The only way I know of to improve the situation is to implement comprehensive quality improvement systems based on solid scientific research. One place we can look for examples as to how to do this is medicine, where it is now commonplace. What we also see in medicine, unfortunately, is that such systems are very expensive, and require cooperation between disparate entities, such as governments, higher education and private enterprise, on a scale that I don’t think the private sector will be willing to fund.
That means we will not see substantial gains until governments step in to fund and coordinate the necessary research, and/or we see the formation of large nonprofits to do it.
Thanks — I re-read the article in response to this, and I am going to have to respectfully disagree; if MR’s point is that risk management can be done well, he sure hides it well.
Of course it is often (I wouldn’t say “typically”, having worked in three organizations in a row with pretty good procedures) badly done, but that’s not a fundamental failure of the concept.
Yes, on the historical data thing — but as for the gut feeling, it may be a strong factor for the risk analyst, but I expect any organization to hire guys with enough experience to be able to make a fairly reliable educated guess. As I said, there is always an element of witchcraft involved.
Regarding the guy making the final decision — any risk management organization worth its salt has a reasonably well-developed quantifiable set of classifications that will let a risk analyst present a manager with an easy decision.

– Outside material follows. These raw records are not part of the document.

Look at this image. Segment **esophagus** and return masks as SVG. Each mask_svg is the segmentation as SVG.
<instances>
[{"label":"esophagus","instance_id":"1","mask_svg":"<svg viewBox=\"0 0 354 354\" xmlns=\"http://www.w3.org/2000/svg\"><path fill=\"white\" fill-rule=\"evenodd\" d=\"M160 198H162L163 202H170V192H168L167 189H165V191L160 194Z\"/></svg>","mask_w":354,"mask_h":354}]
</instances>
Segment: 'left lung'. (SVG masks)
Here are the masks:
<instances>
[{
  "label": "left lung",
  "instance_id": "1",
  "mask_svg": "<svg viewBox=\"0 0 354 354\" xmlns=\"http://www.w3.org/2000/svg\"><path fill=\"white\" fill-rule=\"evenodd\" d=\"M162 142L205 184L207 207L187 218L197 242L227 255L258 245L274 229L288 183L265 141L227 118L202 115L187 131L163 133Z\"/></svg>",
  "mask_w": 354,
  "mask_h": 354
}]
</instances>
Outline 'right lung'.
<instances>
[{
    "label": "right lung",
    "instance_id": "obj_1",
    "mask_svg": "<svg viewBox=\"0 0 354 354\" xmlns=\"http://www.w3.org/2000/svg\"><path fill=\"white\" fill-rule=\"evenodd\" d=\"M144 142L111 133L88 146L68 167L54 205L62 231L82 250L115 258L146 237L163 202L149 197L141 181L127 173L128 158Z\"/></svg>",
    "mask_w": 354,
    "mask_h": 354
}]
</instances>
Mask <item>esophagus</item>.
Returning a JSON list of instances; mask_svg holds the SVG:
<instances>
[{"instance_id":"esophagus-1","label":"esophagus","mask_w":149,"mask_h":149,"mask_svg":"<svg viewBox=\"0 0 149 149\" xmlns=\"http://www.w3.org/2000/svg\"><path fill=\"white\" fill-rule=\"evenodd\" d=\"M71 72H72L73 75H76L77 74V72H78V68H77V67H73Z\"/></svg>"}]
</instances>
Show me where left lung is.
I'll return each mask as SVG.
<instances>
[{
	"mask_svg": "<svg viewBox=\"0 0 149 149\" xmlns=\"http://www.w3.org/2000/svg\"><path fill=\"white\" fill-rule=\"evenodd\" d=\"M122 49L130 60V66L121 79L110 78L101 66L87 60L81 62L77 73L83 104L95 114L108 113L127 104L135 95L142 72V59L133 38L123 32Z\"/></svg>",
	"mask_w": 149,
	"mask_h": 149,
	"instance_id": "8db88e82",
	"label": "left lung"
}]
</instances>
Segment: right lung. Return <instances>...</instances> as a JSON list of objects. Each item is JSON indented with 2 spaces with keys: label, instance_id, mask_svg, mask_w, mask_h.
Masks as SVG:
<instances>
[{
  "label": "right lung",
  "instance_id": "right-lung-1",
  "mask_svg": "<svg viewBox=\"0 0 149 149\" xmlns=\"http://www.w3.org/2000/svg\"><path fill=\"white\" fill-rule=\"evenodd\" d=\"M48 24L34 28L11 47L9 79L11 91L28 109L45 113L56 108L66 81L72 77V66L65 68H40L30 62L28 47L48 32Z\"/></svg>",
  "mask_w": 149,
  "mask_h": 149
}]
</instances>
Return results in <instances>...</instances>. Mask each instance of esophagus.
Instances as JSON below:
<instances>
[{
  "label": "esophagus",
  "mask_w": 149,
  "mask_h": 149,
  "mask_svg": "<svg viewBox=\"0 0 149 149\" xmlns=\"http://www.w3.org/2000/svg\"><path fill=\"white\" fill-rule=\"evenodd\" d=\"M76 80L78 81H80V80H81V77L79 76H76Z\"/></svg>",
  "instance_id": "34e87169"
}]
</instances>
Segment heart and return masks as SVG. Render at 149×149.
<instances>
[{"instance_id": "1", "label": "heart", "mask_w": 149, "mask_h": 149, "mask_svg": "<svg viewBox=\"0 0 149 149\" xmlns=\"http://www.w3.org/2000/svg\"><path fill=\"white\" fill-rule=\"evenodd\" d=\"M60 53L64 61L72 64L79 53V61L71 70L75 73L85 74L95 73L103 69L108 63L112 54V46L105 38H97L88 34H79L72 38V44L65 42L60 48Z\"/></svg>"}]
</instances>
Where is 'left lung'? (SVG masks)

Because, rant as much as one may about “it should always be done right”, security is _always_ an economic decision, and when the choice is spending a million dollars to rectify a potential problem that might bring down your company but has in a one-in-a-million chance of occurrence, even if that one-in-a-million is not based on any methodical statistical analysis but on basic common sense, nobody has the right to fault a manager’s acceptance of that.
I’ve been doing a lot of medical compliance work, and while the idea of over-quantifying the scientific aspect of risk management, I’ve seen it very rapidly degrade into a paper storm that exists for its own sake, without anyone really paying attention to the original reason for the paperwork’s existence — form becomes more important than substance. The people I worked with in the medical industry were generally very conscientious, but at some point, paper and process fatigue will always set in.